All of this would've been forgivable had the film attained enough basic competence to keep me entertained in a few spots. It's why I think that I Still Know What You Did Last Summer is tolerable, even if it's a clear step down from the first: while it was a bad movie, it still had a handful of good scenes. I'll Always Know, on the other hand, didn't even accomplish that much, and it came down to the script. Put simply, this didn't feel like a coherent movie. Instead, it felt like a series of random events strung together, loosely connected by the fact that there's a killer on the loose and by its imitation of another, better movie. Characters feel like they're just doing things at random, most notably when Zoe decides that performing at her rock show is more important than the fact that she and her friends are being stalked by a hook-wielding maniac. It felt like a fan film where they spent all the money on a couple of cool kills, and when writing the script, devoted more time to homaging scenes from the original than figuring out what made them work. As ridiculous as the mystery in the first film could get, it still worked up to the point of the big reveal.
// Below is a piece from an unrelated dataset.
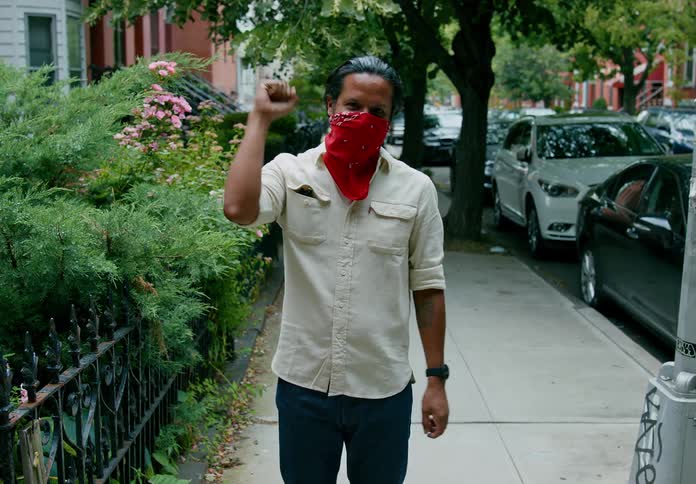 A man stands on a town sidewalk wearing a bandana face covering and clapping his hands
Here, it's treated as an afterthought, resolved with a twist that had not been foreshadowed whatsoever and felt like the writer just came up with something once he realized that he had to end the movie somehow.

The Bottom Line

This is a film that goes through the motions of what a modern slasher is "supposed" to be, and while it wasn't as egregiously bad as, say, Bloody Homecoming or the Prom Night remake, there's still no real reason to watch it, not when its predecessors both exist.